> _TEXT BLOCK_:
++++
People v. Moore, 17 Ill. App. 3d 507 (1974)

Feb. 4, 1974 · Illinois Appellate Court · No. 58722
17 Ill. App. 3d 507

The People of the State of Illinois, Plaintiff-Appellee, v. Rudolph C. Moore, Defendant-Appellant.

(No. 58722;

First District (1st Division)

February 4, 1974.

*508Patrick A. Barton, of Chicago, for appellant.

Bernard Carey, State’s Attorney, of Chicago (Kenneth L. Gillis and Linda West Conley, Assistant State’s Attorneys, of counsel), for tire People.

Mr. JUSTICE GOLDBERG

delivered the opinion of the court:

Rudolph C. Moore (defendant) appeals from an order sustaining a motion of the State to dismiss his petition for post-conviction relief and dismissing it without an evidentiary hearing. A statement of the facts is essential.

Defendant was taken into custody on charges of armed robbery (Ill. Rev. Stat. 1967, ch. 38, par. 18 — 2) and rape (Ill. Rev. Stat. 1967, ch. 38, par. 11 — 1.) At that time, he was 16 years of age and proceedings were instituted in the juvenile division of the circuit court. On motion of the State’s Attorney, defendant was remanded to the criminal division. Trial was commenced before a jury. Defendant voluntarily left the jurisdiction of the court shortly before a verdict of guilty was returned on February 29, 1968. Because of the absence of defendant, no sentence *509was imposed until June 20, 1968. He was then sentenced to concurrent terms of 15 to 30 years for each offense.
++++
> _EXTRACTED RECORDS_:

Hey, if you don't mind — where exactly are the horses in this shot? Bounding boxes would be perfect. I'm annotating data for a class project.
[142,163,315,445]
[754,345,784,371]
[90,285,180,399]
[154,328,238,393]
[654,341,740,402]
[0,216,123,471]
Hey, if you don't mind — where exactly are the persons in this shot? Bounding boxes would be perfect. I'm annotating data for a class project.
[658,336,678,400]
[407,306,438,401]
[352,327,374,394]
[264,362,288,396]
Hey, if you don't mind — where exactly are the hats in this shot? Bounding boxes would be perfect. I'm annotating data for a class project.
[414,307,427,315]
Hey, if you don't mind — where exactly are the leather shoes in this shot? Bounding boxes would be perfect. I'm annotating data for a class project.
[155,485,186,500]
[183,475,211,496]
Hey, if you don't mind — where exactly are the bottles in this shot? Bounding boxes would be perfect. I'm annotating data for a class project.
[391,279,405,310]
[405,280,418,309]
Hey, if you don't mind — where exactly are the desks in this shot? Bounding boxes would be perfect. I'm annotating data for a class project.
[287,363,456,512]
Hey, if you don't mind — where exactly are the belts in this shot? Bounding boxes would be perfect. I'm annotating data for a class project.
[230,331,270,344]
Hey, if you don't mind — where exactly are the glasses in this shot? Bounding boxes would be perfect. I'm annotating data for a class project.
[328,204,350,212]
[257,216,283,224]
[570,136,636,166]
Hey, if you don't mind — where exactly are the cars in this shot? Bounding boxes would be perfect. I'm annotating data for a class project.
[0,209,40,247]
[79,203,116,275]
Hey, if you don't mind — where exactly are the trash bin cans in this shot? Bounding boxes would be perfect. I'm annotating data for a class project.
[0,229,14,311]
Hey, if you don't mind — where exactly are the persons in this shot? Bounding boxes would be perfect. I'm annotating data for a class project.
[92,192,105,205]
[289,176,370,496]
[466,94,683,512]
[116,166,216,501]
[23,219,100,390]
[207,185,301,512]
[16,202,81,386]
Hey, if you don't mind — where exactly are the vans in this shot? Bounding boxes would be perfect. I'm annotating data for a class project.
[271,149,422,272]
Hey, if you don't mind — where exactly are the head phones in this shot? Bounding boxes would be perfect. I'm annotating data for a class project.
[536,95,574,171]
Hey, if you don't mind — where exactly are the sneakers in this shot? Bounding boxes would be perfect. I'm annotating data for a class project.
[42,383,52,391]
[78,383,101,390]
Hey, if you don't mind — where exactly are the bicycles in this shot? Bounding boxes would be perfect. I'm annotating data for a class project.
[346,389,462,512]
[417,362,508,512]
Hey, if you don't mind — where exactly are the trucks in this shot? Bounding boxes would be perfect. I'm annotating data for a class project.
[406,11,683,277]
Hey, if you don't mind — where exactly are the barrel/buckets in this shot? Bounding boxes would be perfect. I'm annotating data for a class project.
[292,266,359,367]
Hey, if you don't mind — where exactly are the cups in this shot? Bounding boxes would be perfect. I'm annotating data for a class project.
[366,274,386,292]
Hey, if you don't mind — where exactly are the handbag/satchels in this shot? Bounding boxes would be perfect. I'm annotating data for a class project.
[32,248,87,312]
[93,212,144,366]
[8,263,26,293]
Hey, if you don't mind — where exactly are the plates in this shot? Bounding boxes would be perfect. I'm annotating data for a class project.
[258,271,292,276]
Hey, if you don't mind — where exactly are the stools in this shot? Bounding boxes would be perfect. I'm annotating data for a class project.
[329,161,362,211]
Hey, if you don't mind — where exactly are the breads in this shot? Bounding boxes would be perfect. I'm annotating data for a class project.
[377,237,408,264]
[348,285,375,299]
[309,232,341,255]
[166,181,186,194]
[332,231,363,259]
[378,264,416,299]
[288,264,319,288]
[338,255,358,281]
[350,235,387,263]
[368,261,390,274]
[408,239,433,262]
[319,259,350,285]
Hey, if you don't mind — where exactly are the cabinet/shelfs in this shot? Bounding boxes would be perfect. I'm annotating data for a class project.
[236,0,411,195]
++++
> _WHAT TO WORK ON_:
a - Set down, word for word, the passage of the court opinion starting at "Feb. 4, 1974" and ending at "for tire People.".
b - Recast the records starting at the line containing "Hey, if you don't mind — where exactly are the desks" and ending at the line containing "[79,203,116,275]" as a Markdown table with the columns Row and Entry, numbering each line in Row and leaving out any blank lines.

> _SOLVED PROBLEMS_:
a -
Feb. 4, 1974 · Illinois Appellate Court · No. 58722
17 Ill. App. 3d 507

The People of the State of Illinois, Plaintiff-Appellee, v. Rudolph C. Moore, Defendant-Appellant.

(No. 58722;

First District (1st Division)

February 4, 1974.

*508Patrick A. Barton, of Chicago, for appellant.

Bernard Carey, State’s Attorney, of Chicago (Kenneth L. Gillis and Linda West Conley, Assistant State’s Attorneys, of counsel), for tire People.

b -
| Row | Entry |
|---|---|
| 1 | Hey, if you don't mind — where exactly are the desks in this shot? Bounding boxes would be perfect. I'm annotating data for a class project. |
| 2 | [287,363,456,512] |
| 3 | Hey, if you don't mind — where exactly are the belts in this shot? Bounding boxes would be perfect. I'm annotating data for a class project. |
| 4 | [230,331,270,344] |
| 5 | Hey, if you don't mind — where exactly are the glasses in this shot? Bounding boxes would be perfect. I'm annotating data for a class project. |
| 6 | [328,204,350,212] |
| 7 | [257,216,283,224] |
| 8 | [570,136,636,166] |
| 9 | Hey, if you don't mind — where exactly are the cars in this shot? Bounding boxes would be perfect. I'm annotating data for a class project. |
| 10 | [0,209,40,247] |
| 11 | [79,203,116,275] |